Présentation de l'Éditeur
Depuis une vingtaine d'années, de nombreux observateurs exigent une nouvelle éthique qui tiendrait compte des effets de l'action humaine sur le milieu écologique et qui permettrait d'envisager autrement le développement de nos sociétés. Les déclarations généreuses fusent de partout, mais il y manque souvent le réalisme et la prise en compte de l'ensemble des aspects d'une question fort complexe.
Un volume simple, concret, bien documenté, soutenu par une longue expérience, mais surtout éclairé par une confiance profonde dans la vie et dans la capacité de l'être humain de procéder aux changements qui s'imposent.
André Beauchamp
Observateur attentif de la société contemporaine et de ses mutations, André Beauchamp s'intéresse depuis longtemps à la question de l'environnement. Son expérience dans la gestion des dossiers concrets lui confère une capacité exceptionnelle de faire le lien entre la connaissance théorique et la pratique de la décision. André Beauchamp est membre de la Chaire d'éthique en environnement de l'Université McGill, président d'Enviro-Sage Inc et associé de Groupe Consensus.
Extrait choisi
"La crise actuelle de l'environnement ne peut être simplement appelée un échec. Je n'ai aucune nostalgie du Pléistocène. La crise marque la limite d'une trop grande réussite. Quand nos lointains ancêtres ont amorcé l'évolution biologique qui mène à l'être humain par une série de mutations adaptatives (la marche au sol, la bipédie, l'encéphalisation, la préhensilité de la main, la vie en groupe, la parole, etc.), ils ont changé profondément leur niche écologique. Homo sapiens ne sera plus simplement un petit animal à la population contrôlée par ses prédateurs, les maladies, les contraintes du milieu.

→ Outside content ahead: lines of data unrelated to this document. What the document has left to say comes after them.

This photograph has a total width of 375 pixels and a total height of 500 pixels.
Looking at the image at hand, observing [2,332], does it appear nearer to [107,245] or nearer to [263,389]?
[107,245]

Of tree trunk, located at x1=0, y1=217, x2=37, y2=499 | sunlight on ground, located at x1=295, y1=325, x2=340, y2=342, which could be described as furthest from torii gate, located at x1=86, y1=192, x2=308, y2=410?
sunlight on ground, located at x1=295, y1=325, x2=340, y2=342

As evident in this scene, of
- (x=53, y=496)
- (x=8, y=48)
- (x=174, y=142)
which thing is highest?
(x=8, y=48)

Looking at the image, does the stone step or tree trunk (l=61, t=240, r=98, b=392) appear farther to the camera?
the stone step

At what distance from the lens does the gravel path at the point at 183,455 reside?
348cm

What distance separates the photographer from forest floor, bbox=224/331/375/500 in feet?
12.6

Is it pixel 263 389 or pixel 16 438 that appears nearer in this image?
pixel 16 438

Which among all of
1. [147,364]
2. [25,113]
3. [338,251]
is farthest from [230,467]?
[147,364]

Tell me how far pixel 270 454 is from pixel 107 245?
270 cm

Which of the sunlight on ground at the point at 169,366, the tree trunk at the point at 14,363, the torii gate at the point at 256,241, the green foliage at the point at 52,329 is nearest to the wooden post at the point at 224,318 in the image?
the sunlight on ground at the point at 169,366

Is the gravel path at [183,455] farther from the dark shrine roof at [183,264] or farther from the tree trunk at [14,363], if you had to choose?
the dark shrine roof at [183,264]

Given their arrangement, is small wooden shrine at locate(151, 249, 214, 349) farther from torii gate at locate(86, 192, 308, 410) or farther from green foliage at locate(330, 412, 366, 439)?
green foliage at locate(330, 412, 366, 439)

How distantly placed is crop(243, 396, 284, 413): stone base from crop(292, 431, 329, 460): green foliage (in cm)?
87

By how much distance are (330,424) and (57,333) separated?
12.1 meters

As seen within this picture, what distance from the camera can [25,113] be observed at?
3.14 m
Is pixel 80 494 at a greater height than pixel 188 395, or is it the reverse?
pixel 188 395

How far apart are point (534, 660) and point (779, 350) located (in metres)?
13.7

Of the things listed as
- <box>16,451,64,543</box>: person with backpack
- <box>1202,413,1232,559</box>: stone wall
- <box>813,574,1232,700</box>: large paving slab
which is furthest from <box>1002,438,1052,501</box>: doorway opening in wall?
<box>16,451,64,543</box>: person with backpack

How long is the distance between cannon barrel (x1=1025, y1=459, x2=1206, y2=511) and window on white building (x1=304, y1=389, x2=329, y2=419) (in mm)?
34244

En passant de la nature à la culture, Homo sapiens sapiens, tout fragile et défavorisé par tant d'aspects de sa biologie qu'il soit, deviendra comme maître de lui-même et de son devenir. Grâce à la culture et à la technique, il fera vite de la terre entière son biotope.
Faut-il appeler ce franchissement un simple accident, un hasard, une conjoncture favorable, une nécessité de l'évolution, une création, l'oeuvre d'un Dieu? C'est là le domaine du mythe, de la philosophie, de la religion. Mais parce qu'il a franchi quelque part une frontière nouvelle et irréversible, Homo sapiens sapiens entre dans une réalité neuve. Il devient aussi un sujet moral qui dit «nous» et «je», avec toujours l'éventualité que le «je» contrevienne aux impératifs du «nous». La fragilité de l'éthique réside dans le fait que chacun de nous peut l'enfreindre. D'ailleurs, le bien d'ici n'est pas toujours le bien d'ailleurs. Mais il y a toujours dans un milieu donné un bien et un mal, un code du bien et du mal, dicté par la société et véhiculé par des mythes, des récits, des traditions, des rites. L'ancêtre en garde mémoire, les pères et les mères le répètent à leurs enfants. Ainsi naissent des codes éthiques, départageant le bien du mal, le pur de l'impur, le juste de l'injuste, la vie de la mort, codes tantôt apodictiques (tu ne tueras pas), tantôt circonstanciels (s'il se présente contre un homme un faux témoin...). En un sens, l'être humain est un animal éthique, qui n'en finit pas de déceler des devoirs. L'instinct, le dressage, l'apprentissage du groupe ne suffisent pas. Il faut aussi se référer à des principes, des valeurs, analyser les circonstances, les causes, les conséquences et même, en cas de litige, trouver un arbitre.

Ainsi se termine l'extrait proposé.